As for The Pres, someone shoved him face-first into a vat of dry-cleaning fluid and held him there. When

the guards pulled him out again, his face was almost entirely gone. They had to ID him by his

fingerprints. On the whole, he might have been better off with Old Sparky ... but then he never would

have had those extra twelve years, would he? I doubt he thought much about them, though, in the last

minute or so of his life, when his lungs were trying to learn how to breathe Hexlite and lye cleanser.

They never caught whoever did for him. By then I was out of the corrections line of work, but Harry

Terwilliger wrote and told me. "He got commuted mostly because he was white," Harry wrote, "but he

got it in the end, just the same. I just think of it as a long stay of execution that finally ran out."

There was a quiet time for us in E Block, once The Pres was gone. Harry and Dean were temporarily

reassigned, and it was just me, Brutal, and Percy on the Green Mile for a little bit. Which actually meant

just me and Brutal, because Percy kept pretty much to himself. I tell you, that young man was a genius at

finding things not to do. And every so often (but only when Percy wasn't around), the other guys would

show up to have what Harry liked to call "a good gab." On many of these occasions the mouse would

also show up. We'd feed him and he'd sit there eating, just as solemn as Solomon, watching us with his

bright little oilspot eyes.

That was a good few weeks, calm and easy even with Percy's more than occasional carping. But all good

things come to an end, and on a rainy Monday in late July - have I told you how rainy and dank that

summer was? - I found myself sitting on the bunk of an open cell and waiting for Eduard Delacroix.

He came with an unexpected bang. The door leading into the exercise yard slammed open, letting in a

flood of light, there was a confused rattle of chains, a frightened voice babbling away in a mixture of

English and Cajun French (a patois the cons at Cold Mountain used to call da bayou), and Brutal

hollering, "Hey! Quit it! For Chrissakes!
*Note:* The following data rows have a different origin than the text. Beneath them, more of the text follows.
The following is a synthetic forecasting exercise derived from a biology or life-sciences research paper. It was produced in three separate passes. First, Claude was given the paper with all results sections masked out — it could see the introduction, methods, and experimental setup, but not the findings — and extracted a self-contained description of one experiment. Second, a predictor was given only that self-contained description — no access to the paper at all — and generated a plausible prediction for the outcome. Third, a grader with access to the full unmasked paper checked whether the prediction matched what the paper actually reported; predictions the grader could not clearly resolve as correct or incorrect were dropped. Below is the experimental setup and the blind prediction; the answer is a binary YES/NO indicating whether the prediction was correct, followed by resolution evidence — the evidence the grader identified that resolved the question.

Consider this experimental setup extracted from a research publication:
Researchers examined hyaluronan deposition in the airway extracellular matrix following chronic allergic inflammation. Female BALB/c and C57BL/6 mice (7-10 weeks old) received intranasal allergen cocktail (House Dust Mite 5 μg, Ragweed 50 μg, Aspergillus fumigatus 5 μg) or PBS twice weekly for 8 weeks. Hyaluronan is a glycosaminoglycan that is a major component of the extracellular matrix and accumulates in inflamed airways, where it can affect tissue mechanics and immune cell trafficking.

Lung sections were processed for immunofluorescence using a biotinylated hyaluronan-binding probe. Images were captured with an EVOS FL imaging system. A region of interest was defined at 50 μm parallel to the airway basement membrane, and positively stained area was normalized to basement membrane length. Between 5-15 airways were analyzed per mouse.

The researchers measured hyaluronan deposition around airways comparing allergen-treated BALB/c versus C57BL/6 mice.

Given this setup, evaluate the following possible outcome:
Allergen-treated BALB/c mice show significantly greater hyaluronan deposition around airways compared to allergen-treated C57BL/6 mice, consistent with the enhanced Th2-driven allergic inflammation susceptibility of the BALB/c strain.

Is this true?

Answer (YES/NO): NO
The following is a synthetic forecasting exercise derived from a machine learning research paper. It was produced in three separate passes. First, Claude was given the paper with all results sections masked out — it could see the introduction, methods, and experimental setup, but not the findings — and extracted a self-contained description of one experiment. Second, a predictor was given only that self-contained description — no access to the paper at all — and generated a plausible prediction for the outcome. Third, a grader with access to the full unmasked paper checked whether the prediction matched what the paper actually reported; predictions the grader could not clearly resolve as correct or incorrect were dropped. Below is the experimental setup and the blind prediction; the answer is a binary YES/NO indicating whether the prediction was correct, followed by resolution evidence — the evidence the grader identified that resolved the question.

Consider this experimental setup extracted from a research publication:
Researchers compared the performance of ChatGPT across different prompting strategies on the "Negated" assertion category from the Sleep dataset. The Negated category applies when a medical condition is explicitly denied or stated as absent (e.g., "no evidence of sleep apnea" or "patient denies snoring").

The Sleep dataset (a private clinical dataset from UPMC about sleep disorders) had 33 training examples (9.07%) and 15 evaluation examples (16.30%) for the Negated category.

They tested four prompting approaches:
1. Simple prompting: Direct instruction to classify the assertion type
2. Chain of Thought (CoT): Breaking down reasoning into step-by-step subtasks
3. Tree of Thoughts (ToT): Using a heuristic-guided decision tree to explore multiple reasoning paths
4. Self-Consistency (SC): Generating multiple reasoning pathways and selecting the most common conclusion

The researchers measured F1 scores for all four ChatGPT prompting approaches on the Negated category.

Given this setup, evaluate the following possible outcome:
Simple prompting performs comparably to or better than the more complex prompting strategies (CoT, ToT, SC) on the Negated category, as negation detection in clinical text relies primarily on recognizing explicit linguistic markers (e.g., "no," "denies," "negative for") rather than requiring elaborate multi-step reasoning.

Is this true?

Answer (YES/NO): NO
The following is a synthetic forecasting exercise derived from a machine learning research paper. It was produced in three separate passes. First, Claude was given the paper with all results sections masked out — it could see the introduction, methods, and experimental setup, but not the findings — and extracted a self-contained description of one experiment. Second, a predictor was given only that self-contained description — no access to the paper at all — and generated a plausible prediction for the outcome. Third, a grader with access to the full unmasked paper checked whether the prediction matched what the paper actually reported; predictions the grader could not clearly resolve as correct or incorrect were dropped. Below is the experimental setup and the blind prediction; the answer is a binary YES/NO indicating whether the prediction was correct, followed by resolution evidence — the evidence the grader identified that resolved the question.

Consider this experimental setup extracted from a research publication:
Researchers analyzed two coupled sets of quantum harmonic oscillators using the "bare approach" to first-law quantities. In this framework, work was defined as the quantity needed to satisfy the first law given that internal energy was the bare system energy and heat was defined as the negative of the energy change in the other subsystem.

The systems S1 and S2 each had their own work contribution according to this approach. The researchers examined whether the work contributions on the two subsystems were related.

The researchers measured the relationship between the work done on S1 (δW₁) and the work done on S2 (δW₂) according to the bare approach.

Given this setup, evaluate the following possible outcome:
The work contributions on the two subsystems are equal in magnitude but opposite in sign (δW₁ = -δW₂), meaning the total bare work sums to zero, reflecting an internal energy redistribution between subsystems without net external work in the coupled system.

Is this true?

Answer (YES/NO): NO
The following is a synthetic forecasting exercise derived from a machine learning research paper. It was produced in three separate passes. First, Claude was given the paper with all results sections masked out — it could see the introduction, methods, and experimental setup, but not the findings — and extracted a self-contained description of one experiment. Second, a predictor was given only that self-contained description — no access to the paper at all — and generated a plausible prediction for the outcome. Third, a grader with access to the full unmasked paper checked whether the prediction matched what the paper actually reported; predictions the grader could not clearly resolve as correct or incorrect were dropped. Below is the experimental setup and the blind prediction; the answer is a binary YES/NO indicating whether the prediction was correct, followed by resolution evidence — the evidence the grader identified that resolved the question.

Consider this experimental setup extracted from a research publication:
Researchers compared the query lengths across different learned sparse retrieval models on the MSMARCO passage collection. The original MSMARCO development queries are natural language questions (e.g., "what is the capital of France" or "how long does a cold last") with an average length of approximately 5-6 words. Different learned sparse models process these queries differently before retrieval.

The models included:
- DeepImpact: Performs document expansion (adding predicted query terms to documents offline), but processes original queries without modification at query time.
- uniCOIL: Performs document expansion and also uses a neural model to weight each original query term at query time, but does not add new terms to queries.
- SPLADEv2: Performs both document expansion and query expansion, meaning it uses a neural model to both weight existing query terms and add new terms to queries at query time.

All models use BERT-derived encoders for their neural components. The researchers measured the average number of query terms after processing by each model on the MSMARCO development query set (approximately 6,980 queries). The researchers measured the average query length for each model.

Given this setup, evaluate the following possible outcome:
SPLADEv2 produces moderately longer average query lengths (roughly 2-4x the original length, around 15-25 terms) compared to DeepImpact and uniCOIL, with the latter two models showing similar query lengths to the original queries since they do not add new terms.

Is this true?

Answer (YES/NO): NO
Quit it, Percy!"

I had been half-dozing on what was to become Delacroix's bunk, but I was up in a hurry, my heart

slugging away hard in my chest. Noise of that kind on E Block almost never happened until Percy came;

he brought it along with him like a bad smell.

"Come on, you fuckin French-fried faggot!" Percy yelled, ignoring Brutal completely. And here he came,

dragging a guy not much bigger than a bowling pin by one arm. In his other hand, Percy had his baton.
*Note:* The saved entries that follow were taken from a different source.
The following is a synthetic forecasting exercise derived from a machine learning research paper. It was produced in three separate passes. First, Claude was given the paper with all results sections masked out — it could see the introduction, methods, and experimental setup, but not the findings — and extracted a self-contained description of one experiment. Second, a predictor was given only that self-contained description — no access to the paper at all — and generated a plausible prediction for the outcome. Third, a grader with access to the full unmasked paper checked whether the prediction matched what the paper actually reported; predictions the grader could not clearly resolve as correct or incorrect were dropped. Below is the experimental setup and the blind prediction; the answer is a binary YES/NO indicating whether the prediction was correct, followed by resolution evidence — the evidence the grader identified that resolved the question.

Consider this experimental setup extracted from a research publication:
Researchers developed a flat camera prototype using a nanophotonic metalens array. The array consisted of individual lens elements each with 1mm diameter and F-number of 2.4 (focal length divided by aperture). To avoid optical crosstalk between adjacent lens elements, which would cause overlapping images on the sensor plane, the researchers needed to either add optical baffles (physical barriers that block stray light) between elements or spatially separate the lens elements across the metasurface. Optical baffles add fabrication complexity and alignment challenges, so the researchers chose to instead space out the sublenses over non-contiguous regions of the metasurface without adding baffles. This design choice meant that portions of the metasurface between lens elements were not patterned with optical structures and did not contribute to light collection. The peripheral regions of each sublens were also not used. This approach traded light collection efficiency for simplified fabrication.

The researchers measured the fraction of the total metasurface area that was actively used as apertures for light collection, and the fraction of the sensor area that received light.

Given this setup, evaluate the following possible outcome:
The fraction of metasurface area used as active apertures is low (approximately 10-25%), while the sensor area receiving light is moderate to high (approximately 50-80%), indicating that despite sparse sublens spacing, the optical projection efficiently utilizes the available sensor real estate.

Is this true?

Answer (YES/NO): NO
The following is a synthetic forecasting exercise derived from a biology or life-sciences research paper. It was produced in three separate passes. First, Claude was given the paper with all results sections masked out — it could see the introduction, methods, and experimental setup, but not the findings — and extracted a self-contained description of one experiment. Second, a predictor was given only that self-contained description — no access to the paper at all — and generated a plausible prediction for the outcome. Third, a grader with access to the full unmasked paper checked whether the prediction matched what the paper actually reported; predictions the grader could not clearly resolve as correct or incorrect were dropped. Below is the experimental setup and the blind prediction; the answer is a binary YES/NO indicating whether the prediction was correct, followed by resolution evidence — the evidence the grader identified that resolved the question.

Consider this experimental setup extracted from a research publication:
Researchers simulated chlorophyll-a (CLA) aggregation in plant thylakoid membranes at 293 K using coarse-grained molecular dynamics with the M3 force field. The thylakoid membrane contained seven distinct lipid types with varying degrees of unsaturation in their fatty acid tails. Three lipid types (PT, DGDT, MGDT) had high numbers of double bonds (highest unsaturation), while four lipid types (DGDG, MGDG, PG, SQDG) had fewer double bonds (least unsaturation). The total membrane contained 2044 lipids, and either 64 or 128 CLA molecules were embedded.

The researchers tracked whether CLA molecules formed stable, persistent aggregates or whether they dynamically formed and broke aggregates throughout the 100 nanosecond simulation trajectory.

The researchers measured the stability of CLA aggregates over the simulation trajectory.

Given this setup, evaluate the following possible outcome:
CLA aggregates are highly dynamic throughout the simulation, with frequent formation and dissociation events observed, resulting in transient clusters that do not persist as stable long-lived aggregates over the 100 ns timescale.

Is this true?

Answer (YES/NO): YES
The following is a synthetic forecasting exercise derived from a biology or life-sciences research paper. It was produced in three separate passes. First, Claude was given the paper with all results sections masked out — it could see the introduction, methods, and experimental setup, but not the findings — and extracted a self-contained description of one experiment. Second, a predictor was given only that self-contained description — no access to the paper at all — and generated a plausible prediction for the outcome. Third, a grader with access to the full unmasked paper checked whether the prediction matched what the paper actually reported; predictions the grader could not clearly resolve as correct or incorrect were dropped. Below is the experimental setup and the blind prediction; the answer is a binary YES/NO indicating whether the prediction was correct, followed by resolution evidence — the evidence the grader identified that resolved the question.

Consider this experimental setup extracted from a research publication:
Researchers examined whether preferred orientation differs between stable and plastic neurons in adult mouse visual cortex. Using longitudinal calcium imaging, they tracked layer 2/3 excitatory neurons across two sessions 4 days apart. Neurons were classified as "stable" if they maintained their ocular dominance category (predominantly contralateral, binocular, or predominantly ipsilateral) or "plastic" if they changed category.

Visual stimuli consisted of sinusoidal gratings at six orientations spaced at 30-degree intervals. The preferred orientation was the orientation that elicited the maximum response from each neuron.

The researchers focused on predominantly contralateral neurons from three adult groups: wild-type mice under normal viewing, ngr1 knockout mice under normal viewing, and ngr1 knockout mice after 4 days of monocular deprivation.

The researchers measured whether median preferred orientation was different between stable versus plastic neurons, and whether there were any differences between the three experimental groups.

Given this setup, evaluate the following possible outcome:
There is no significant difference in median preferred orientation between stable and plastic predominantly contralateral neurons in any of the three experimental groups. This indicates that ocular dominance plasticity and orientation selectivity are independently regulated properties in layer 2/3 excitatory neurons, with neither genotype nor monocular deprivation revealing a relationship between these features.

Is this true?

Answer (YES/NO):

His teeth were bared in a strained grimace, and his face was bright red. Yet he did not look entirely

unhappy. Delacroix was trying to keep up with him, but he had the legirons on, and no matter how fast

he shuffled his feet, Percy pulled him along faster. I sprang out of the cell just in time to catch him as he

fell, and that was how Del and I were introduced.

Percy rounded on him, baton raised, and I held him back with one arm. Brutal came puffing up to us,

looking as shocked and nonplussed by all this as I felt.

"Don't let him hit me no mo, m'sieu," Delacroix babbled. "S'il vous plait, s'il vous plait!"

"Let me at im, let me at im!" Percy cried, lunging forward. He began to hit at Delacroix's shoulders with

his baton. Delacroix held his arms up, screaming, and the stick went whap-whap-whap against the

sleeves of his blue prison shirt. I saw him that night with the shirt off, and that boy had bruises from

Christmas to Easter. Seeing them made me feel bad. He was a murderer, and nobody's darling, but that's

not the way we did things on E Block. Not until Percy came, anyhow.

"Whoa! Whoa!" I roared. "Quit that! What's it all about, anyway?" I was trying to get my body in

between Delacroix's and Percy's, but it wasn't working very well. Percy's club continued to flail away,

now on one side of me and now on the other. Sooner or later he was going to bring one down on me

instead of on his intended target, and then there was going to be a brawl right here in this corridor, no

matter who his relations were. I wouldn't be able to help myself, and Brutal was apt to join in. In some

ways, you know, I wish we'd done it. It might have changed some of the things that happened later on.

"Fucking faggot! I'll teach you to keep your hands off me, you lousy bum-puncher!"

Whap! Whap! Whap! And now Delacroix was bleeding from one ear and screaming. I gave up trying to

shield him, grabbed him by one shoulder, and hurled him into his cell, where he went sprawling on the

bunk. Percy darted around me and gave him a final hard whap on the butt - one to go on, you could say.

Then Brutal grabbed him - Percy - I mean - by the shoulders and hauled him across the corridor.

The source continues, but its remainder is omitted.